Para fechar com chave de ouro, uma nova trilha até o alto da cachoeira e um banho na piscina natural que se forma antes da queda d’água. A água é tão limpa que é possível matar a sede e encher as garrafas para a volta. Mais duas horas de caminhada pela mata, com a alma lavada.

Ao terminar a trilha, o almoço é servido no Balneário Tucano. Comida caseira, bem temperada e mesas na sombra das árvores. Arroz, feijão, salada com abacaxi, farofa de banana, carne e frango. Cada um serve o próprio prato e pode repetir à vontade.

Nosso guia explica que este serviço é uma novidade e que os turistas têm aprovado esta recepção pós-trilha.

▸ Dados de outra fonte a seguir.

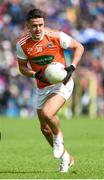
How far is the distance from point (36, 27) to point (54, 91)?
3.24ft

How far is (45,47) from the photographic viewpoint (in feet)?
34.3

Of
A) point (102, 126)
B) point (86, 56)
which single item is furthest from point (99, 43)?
point (102, 126)

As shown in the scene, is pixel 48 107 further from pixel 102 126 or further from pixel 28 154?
pixel 102 126

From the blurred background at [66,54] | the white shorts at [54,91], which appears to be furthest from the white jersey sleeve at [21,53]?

Para ele, Vila Bela tem um potencial incrível para o turismo, mas precisa investir na infraestrutura e dar mais opções para quem vêm conhecer as belezas naturais da região. Mais uma vez, ele tem toda razão.

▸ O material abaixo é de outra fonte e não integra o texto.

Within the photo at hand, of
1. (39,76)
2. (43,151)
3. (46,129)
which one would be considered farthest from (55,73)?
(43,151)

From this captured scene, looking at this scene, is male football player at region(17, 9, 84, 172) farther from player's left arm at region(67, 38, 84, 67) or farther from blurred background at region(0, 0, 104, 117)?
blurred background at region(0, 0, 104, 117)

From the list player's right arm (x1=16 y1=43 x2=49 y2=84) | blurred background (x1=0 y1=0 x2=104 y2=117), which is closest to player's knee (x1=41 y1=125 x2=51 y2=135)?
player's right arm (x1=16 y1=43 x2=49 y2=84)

Na área urbana a principal atração são as ruínas da antiga catedral, localizadas na praça central e protegidas por uma enorme estrutura de metal. As ruínas estão tomadas por teias de aranha, pombos e, fora um informativo, não é possível conhecer bem a história do local ou da cidade.

O último dia em Vila Bela foi reservado para os cânions, que prometiam ser o “passeio mais lindo”. A decepção ficou justamente por conta da atração principal. Chuvas na região das nascentes deixaram a água turva, marrom. Alcindo acredita que o aumento das queimadas na região contribuiu para que mais matéria orgânica fosse arrastada pelas águas.

Ele conta que já viu chuvas mais fortes e o nível da água mais alto, mas nunca com esta cor. Mesmo com a água escura, a paisagem dos cânions é linda e foi bom passar um tempo por lá.

No hotel, Sandra conta que somos o primeiro grupo que encontrou água assim nos cânions. A solução vai ser voltar para Vila Bela. A cidade é realmente simples, mas a simpatia e o sorriso no rosto das pessoas faz a diferença e a natureza do lugar é um espetáculo único.